Innanzitutto ho l’impressione che siamo di fronte alla personificazione della Legge. Mi spiego meglio.

Il regolamento, che è un insieme di parole scritte e pubblicate, ha caratteri quasi umani, sembra incarnarsi in un essere con braccia forti per operare, per attuare il suo pensiero, gambe lunghissime capaci di raggiungere chiunque e dovunque, ma la testa…, la testa mi sembra troppo piccola, incapace di andare al di là dell’idea che ha dato i natali a tutto il suo essere. Per non parlare del cuore: inesistente, a tal punto da trasformare questo essere umanoide in una realtà incapace di discernere. Pensiamo alla legge sull’immigrazione, oppure allo scudo fiscale o ancora ai tanti “lodi” tentati e mal riusciti. Cadono sul cittadino come spade di Damocle.

Ricordo di aver ascoltato una volta una affermazione che suonava in questo modo: << non è l’uomo per la legge, ma è la legge che è per l’uomo>>.

Dare per vero questo principio significa che, la nostra personificazione della legge è un tentativo di incarnare questo principio, ma con un grande difetto: che fine ha fatto l’uomo?

Questo interrogativo mi sorge dal momento in cui sento parlare di una legge che regolamenti la giustizia, quell’organo democratico (anche se non eletto direttamente dal popolo) che si occupa del rispetto della legge.

Non credo di aver capito bene di cosa parli questa legge, ma vivo un grande timore, cioè quello di cadere in un mondo dove tutto sia arrovellato da leggi così inestricabili, che di fronte ad una legge che vuole semplificare il tutto rischi che, per l’esemplificazione, si sacrifichi la Giustizia, intesa come equità per tutti e certezza di ottenere il rispetto dei propri diritti di fronte ad un nostro simile che i diritti degli altri li calpesta.
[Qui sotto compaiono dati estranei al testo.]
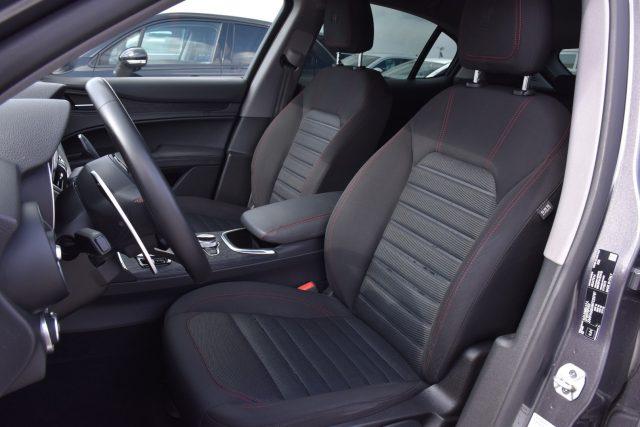 ALFA ROMEO Stelvio 2.2 Turbodiesel 160 CV AT8 RWD Rosso Edizione
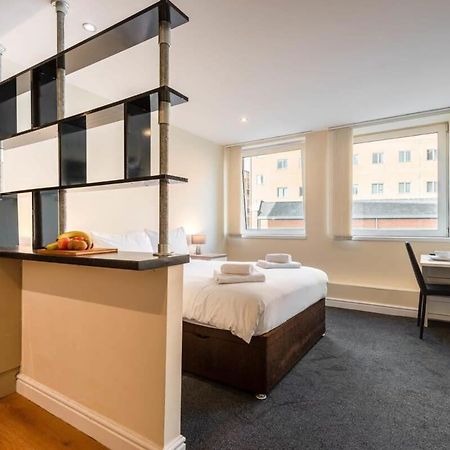 Modern & Bright Budget Studio In Central Doncaster Apartment ภายนอก รูปภาพ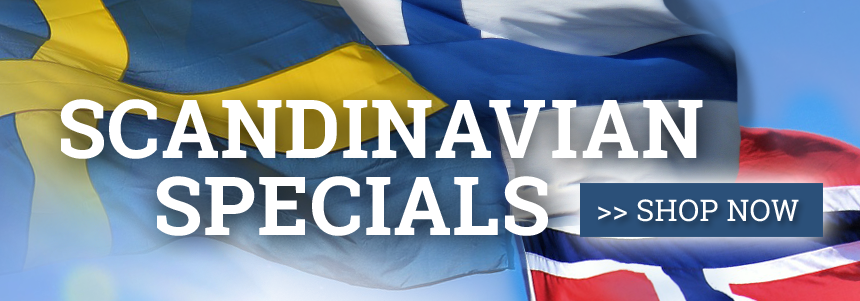 Scandinavian specials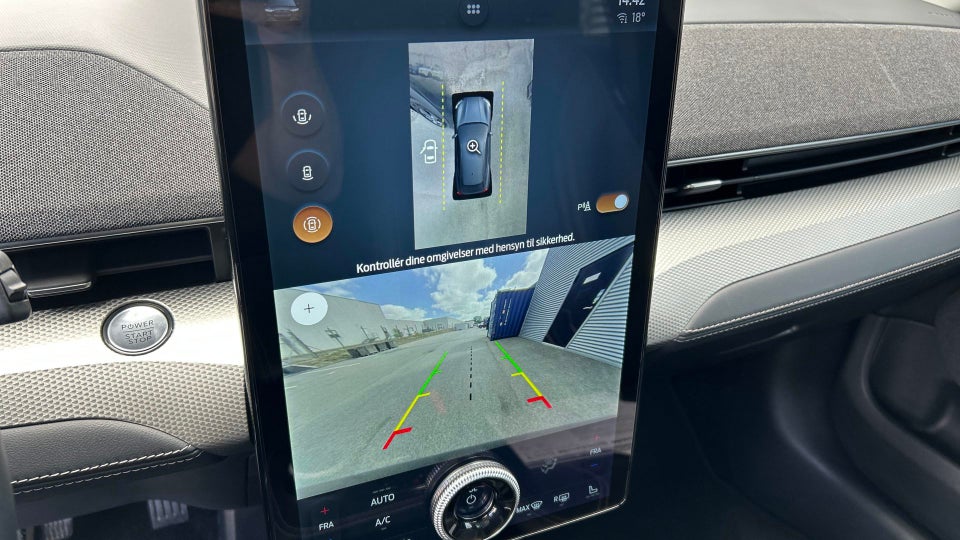 Ford Mustang Mach-E 98 Extended Range 5d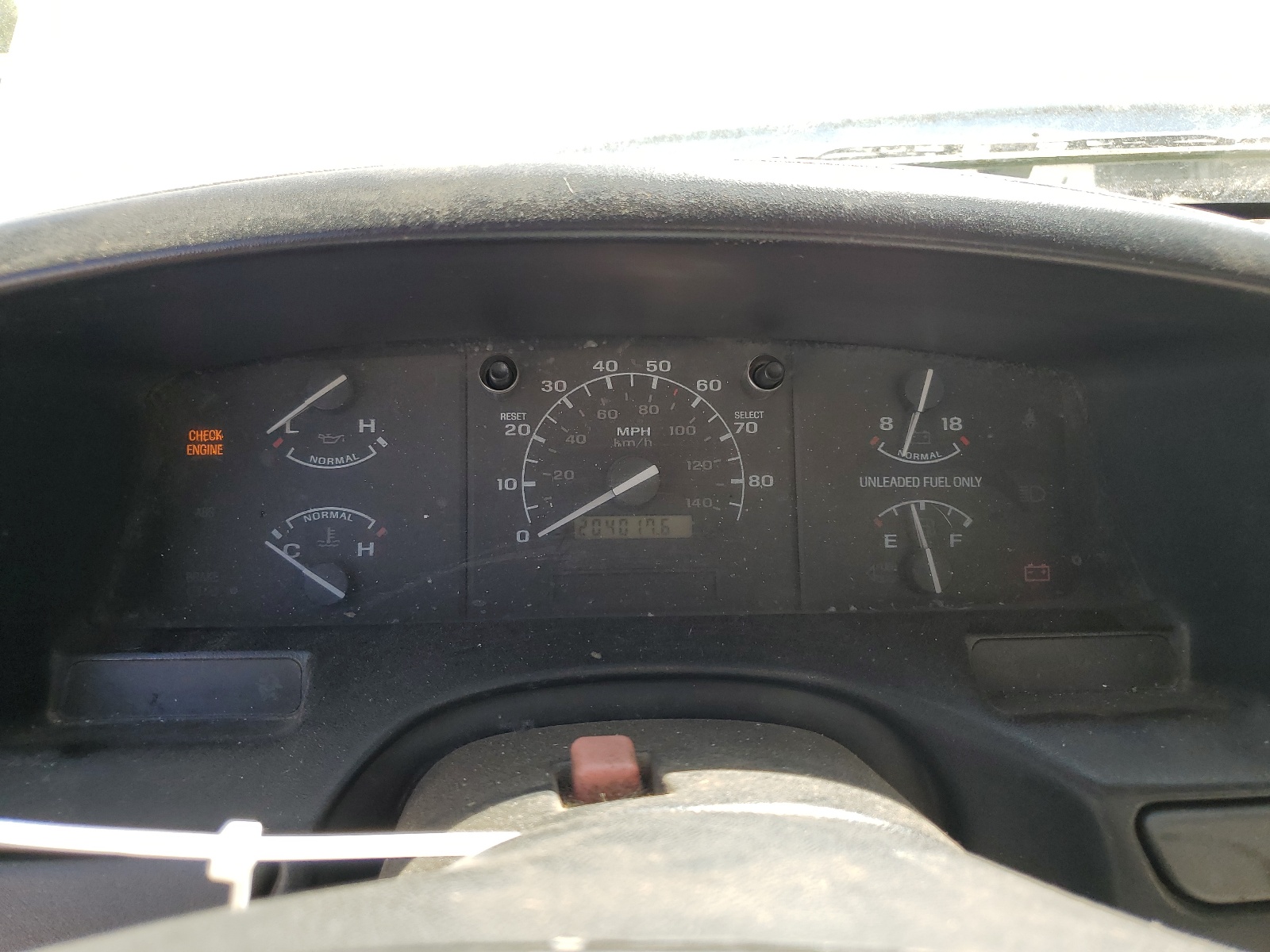 1FTDF15Y0RLA10088 1994 Ford F150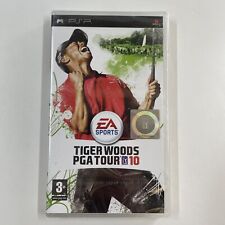 Covers Tiger Woods PGA Tour 10 psp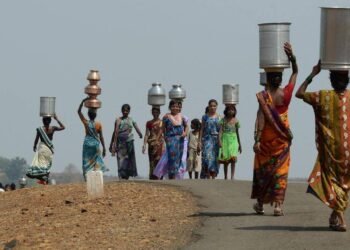 Mumbai rations water supply as rainfall hits 12-year low
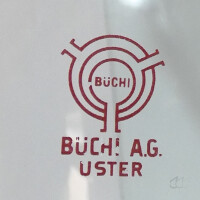 gebrauchter Rundkolben 10 Liter Büchi AG Uster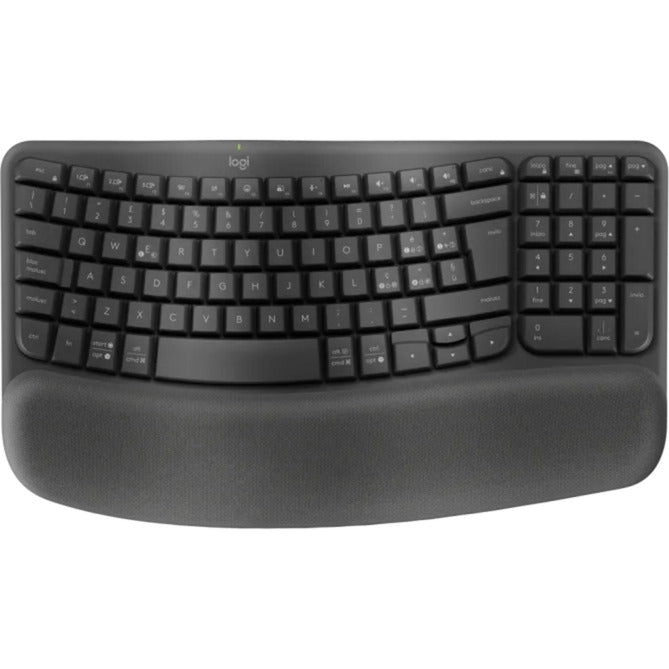 Wave Keys, Tastatur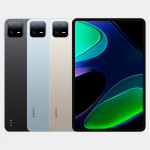 Planshet Xiaomi Pad 6 8 GB+128/256 GB 11"
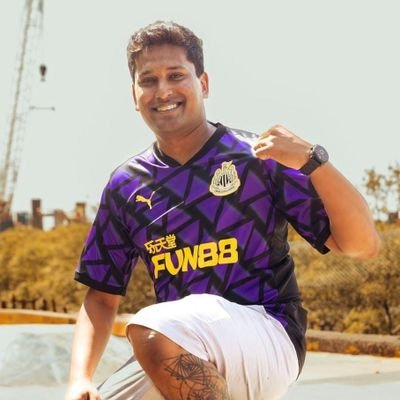 whalerian's profile picture. Bandra Bugger ; Newcastle United Supporter ; Facebook - valerian.andrade ; Instagram - pj_swagger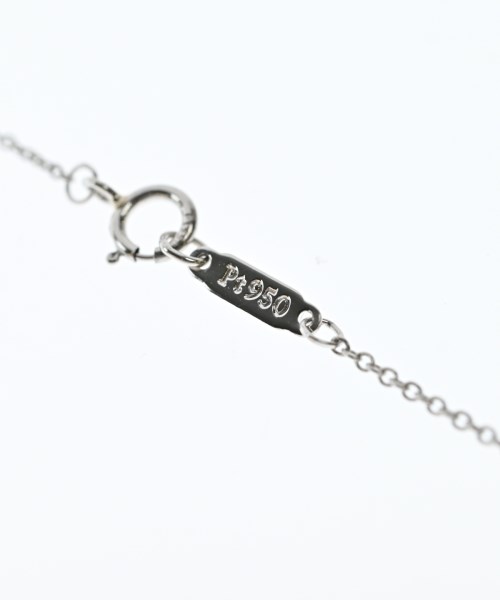 TIFFANY & CO.（ティファニー）ネックレス シルバー サイズ:- レディース/2200591516111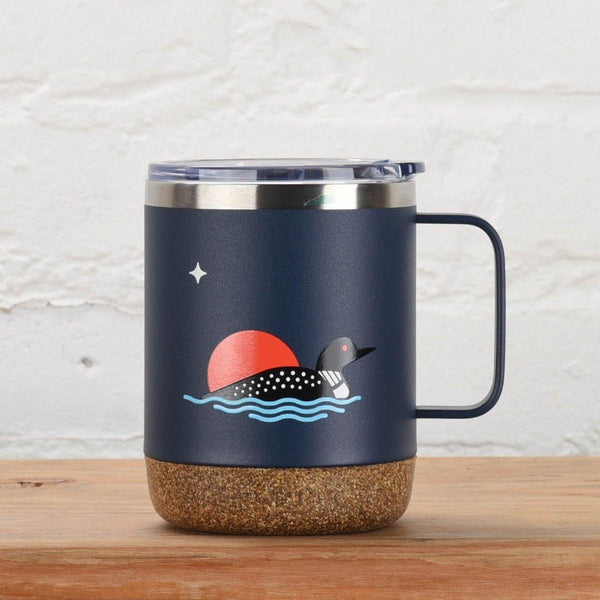 Loon Lake Thermal Mug - sota clothing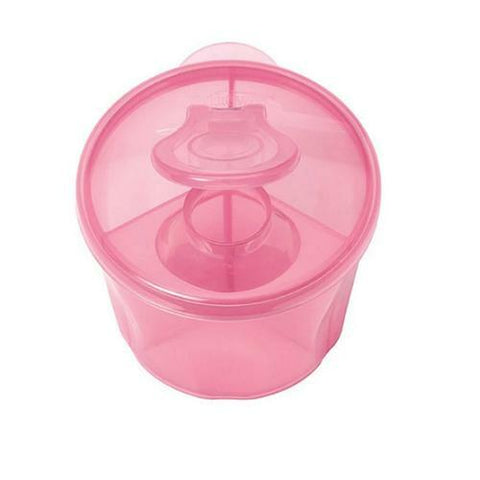 Dr. Brown's - Dispensador de formula rosado - Kinder Guatemala - 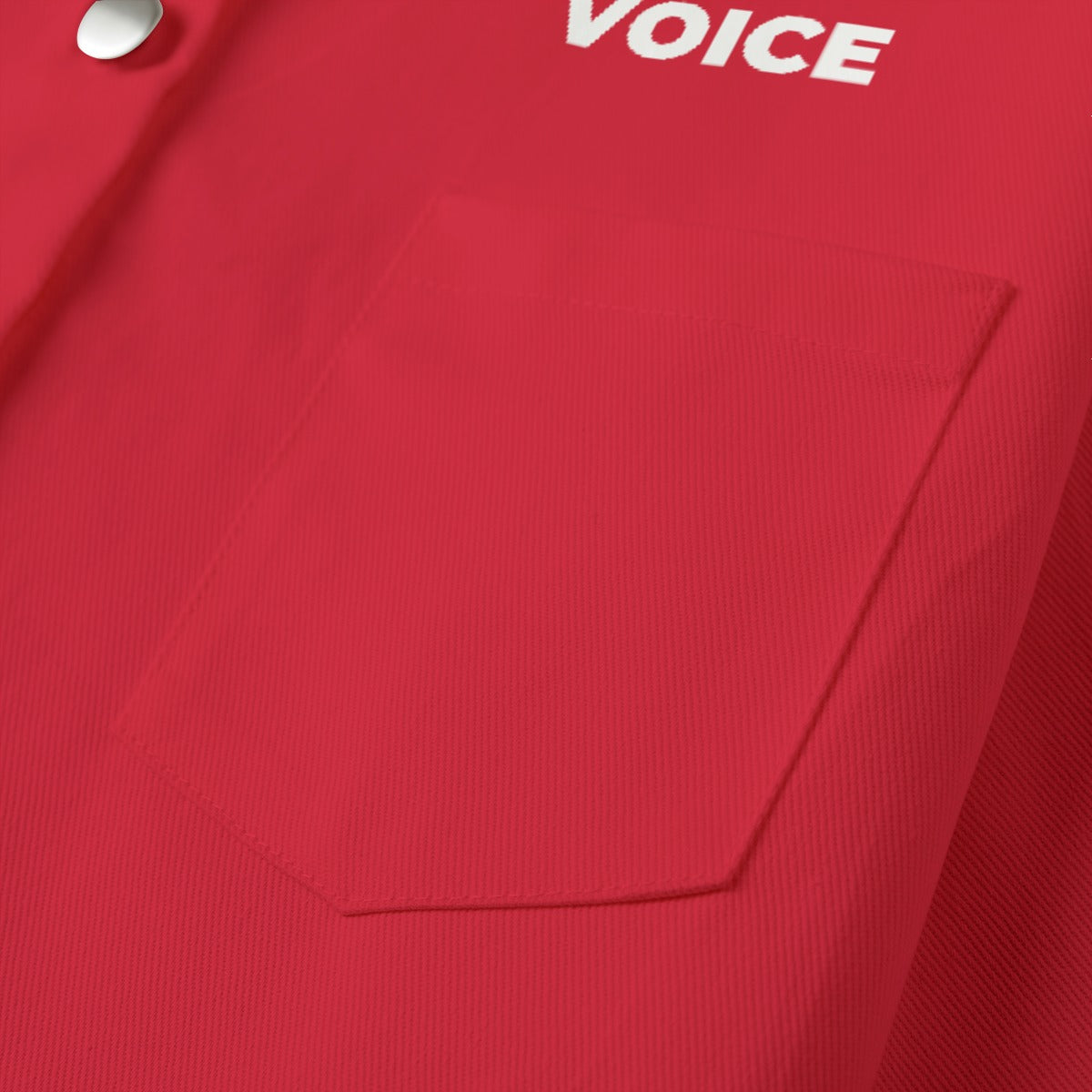 Efrat Fenigson You're The Voice Women's Cropped Jacket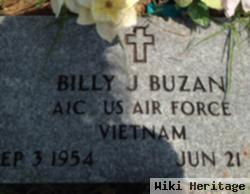 Billy J. Buzan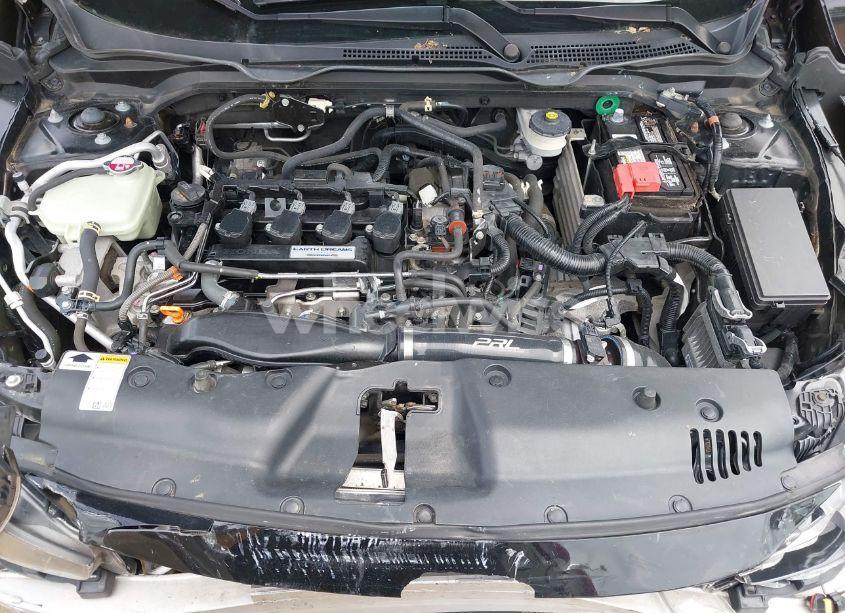 Photo 10 of 2017 Honda Civic EX-T (VIN 19XFC1F35HE014472)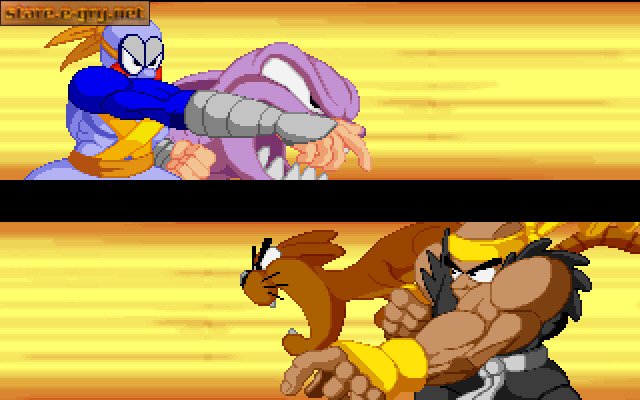Fight'N'Jokes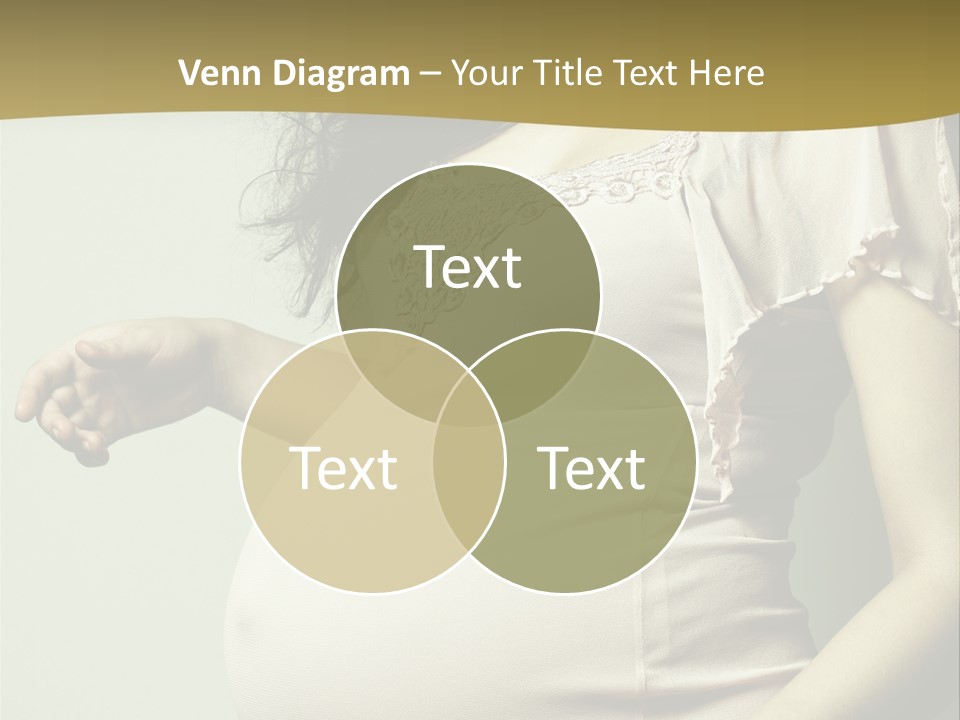 Prayer Wheels Isolated In White PowerPoint Template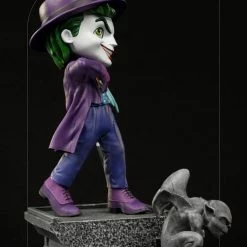 Wholesale ???? Iron Studios The Joker Batman 89 Mini Co. PVC Figure 17 Cm - APRIL 2021 ❤️ -Iron Studios Shop x is13439 e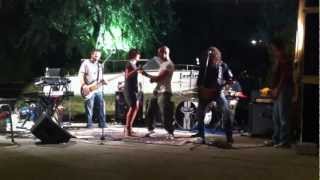BULLWORKER BAND Feat LALLI e GIO - HIGHWAY TO HELL - RUVIDO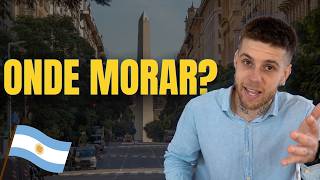 Bairros e Preços na Argentina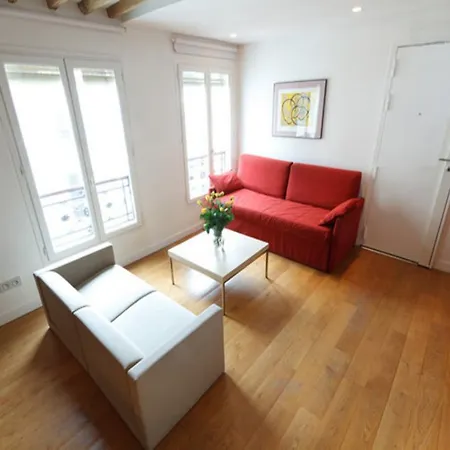 Apartment Le Marais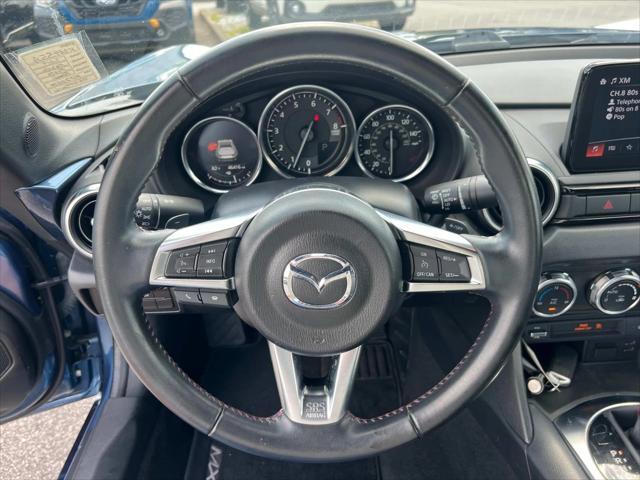 used 2019 Mazda MX-5 Miata RF car, priced at $25,777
Io, da buon chierichetto, che di politica non capisce niente , voglio solo cercare Dio anche nelle leggi che regolano la mia vita ed ho scoperto che la migliore legge sotto la quale posso vivere con la certezza che non sia un umanoide, è governata dal principio della strumentalità della legge.

Allora la legge è lo strumento cioè solo la possibilità che ogni uomo ha di far crescere il bene comune, quel bene che non guarda il volto di nessuno, né il gonfiore del suo portafoglio e tanto mento il modo con cui ciascuno si inginocchia e prega Dio nel suo cuore. Il bene comune è il fine raggiungibile anche con la legge, lo strumento che, messo nelle mani dell’uomo non gode solo di forti braccia e lunghe gambe, ma di un cuore capace di discernere il bene e il male e una testa aperta anche all’idea contraria a quella che la stessa legge popone. Forse, solo così potremo vivere in un mondo dove la legge è per l’uomo, per tutti gli uomini.